■ Passage provided ■
──────────

Helios Technologies, Inc.
Q3 2010 Earnings Call Transcript
Published:
- Operator:
- Good day, everyone, and welcome to the Sun Hydraulics Corporation's third quarter earnings release conference call. Today's conference is being recorded. After today's prepared remarks, there will be a question-and-answer session. (Operator instructions) At this time, I would like to turn the conference over to Richard Arter. Please go ahead, sir.
- Richard Arter:
- Thank you, Corinne. Good morning. Thank you for joining us today. Allen Carlson, Sun's CEO and President; and Tricia Fulton, Sun's Chief Financial Officer, are participating in the call. Please be aware that any statements made in today's presentation that are not historical facts are considered forward-looking statements. For more information on forward-looking statements, please see yesterday's press release. We will take questions once we have completed our prepared remarks. I would now like to introduce Allen Carlson.

──────────

■ Stored records ■
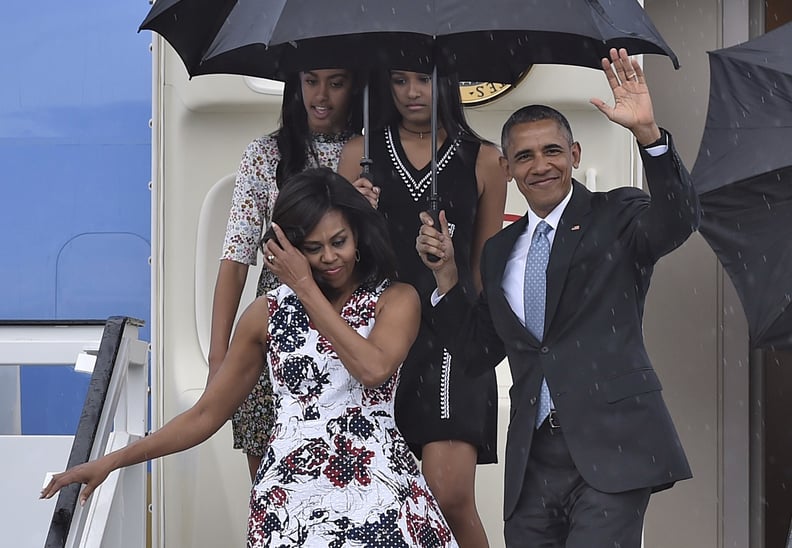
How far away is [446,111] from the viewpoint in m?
3.57

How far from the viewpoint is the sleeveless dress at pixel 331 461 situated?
287 cm

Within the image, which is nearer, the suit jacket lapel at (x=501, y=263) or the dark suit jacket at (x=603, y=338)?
the dark suit jacket at (x=603, y=338)

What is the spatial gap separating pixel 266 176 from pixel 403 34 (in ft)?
2.23

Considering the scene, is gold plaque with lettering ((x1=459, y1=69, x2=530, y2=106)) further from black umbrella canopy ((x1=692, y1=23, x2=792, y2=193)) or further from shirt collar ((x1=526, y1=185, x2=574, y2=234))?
shirt collar ((x1=526, y1=185, x2=574, y2=234))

──────────

■ Prompt 1 ■
Answer these questions using the earnings call transcript:
(a) To whom does the operator turn the conference over?
(b) Who is Sun's Chief Financial Officer?
(c) Where are listeners directed for more information on forward-looking statements?
■ Prompt 2 ■
Write the next part of the Sun Hydraulics earnings call transcript, picking up right after its final line.

■ Right answer 1 ■
(a) Richard Arter
(b) Tricia Fulton
(c) Yesterday's press release

■ Right answer 2 ■
- Allen Carlson:
- Thanks, Rich. Good morning, everyone. We finished the third quarter with about $1 million more in sales than we had forecast in August and business conditions remained robust in all areas. New customers continue to account for a significant portion of our sales gains. And as we pointed out on our press release yesterday, some of the traditional markets that have been slow to recover are showing signs of life. Third quarter results reflected normal seasonality and subsequent orders rates remained strong. The PMI that came out last week showed a small upward movement, which bodes well for the future. To reiterate what I've said in the past, our ability to respond to the upturn is due to the actions taken in the downturn. Our workforce was ready, new products continued to be released, and we improved our manufacturing processes. We came out of the recession with more capability to respond to the market. 2010 is actually looking a lot like 2006. Sales are expected to be $147 million, very similar to 2006. However, I think Sun is in better shape operationally. Our operating leverage came back very quickly this year and Tricia will comment on that further. To continue the comparisons to past periods, right now we are expecting 2011 to look like 2007, but with some upside on operational results. When we were at the depth of the downturn in the spring of 2009, it was hard to imagine we could regain lost ground as quickly as we have. That is why it's so important to be prepared and continue to invest in the enterprise, even in difficult times. I'll turn it over to Tricia now for details, and then we'll take questions. Tricia?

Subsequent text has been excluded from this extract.